• Selected extract

Start of Block

The More Things Change...06/02/23

You know that hoary old cliche, “the more things change, the more they stay the same?” We kinda disagree on that one. It feels like it ought to say, “The more things change, the more complicated they get.” We already went over new car radios in last week’s blog, but smart refrigerators requiring you to know which shelf to put the milk on, smart watches telling you it’s time to stand up (while you’re driving your smart car), theaters and ball games that only accept tickets on a movie phone, not the paper kind, it’s all getting a tad overwhelming, but just a tad. How do we cope? By writing a comic strip of course. And our mutual confusion leads to an endless supply of stories, so there’s that.

Our baseball comic was inspired by an actual incident a few weeks ago when one of us, (I won’t say who so as not to embarrass John), fell asleep at a baseball game, despite it being over in a crisp 2 hours and 10 minutes. Okay, okay, it was me, but I’m blaming it on the pregame tequila shot. That’s my story and I’m sticking with it. Besides, while baseball is played at a much faster pace than in previous years, it’s still…baseball.

End of Block

• Data extracts
Start of Block

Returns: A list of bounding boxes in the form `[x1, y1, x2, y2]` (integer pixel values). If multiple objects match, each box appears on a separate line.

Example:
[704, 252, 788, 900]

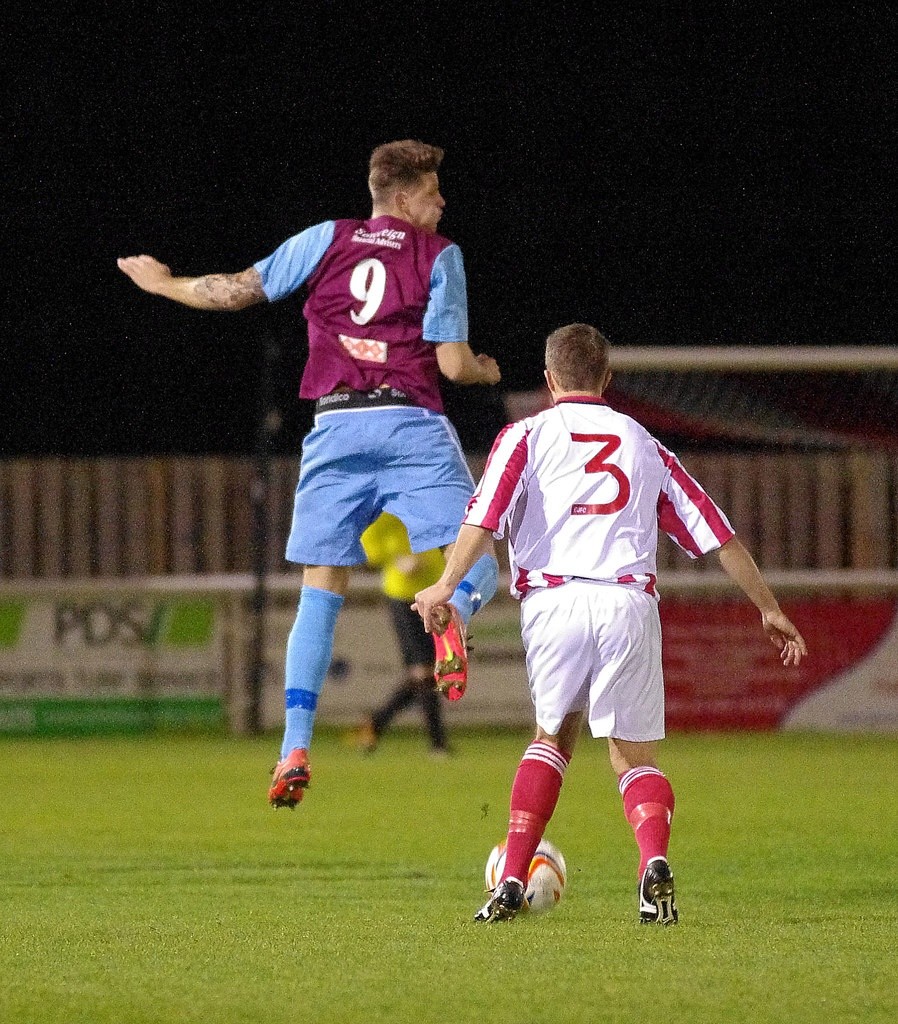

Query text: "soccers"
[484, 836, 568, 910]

End of Block

• Problem statement
In the blog post about things getting more complicated, what does the writer blame for falling asleep at the baseball game? The rows have no connection to the blog post.

• Expected answer
The pregame tequila shot.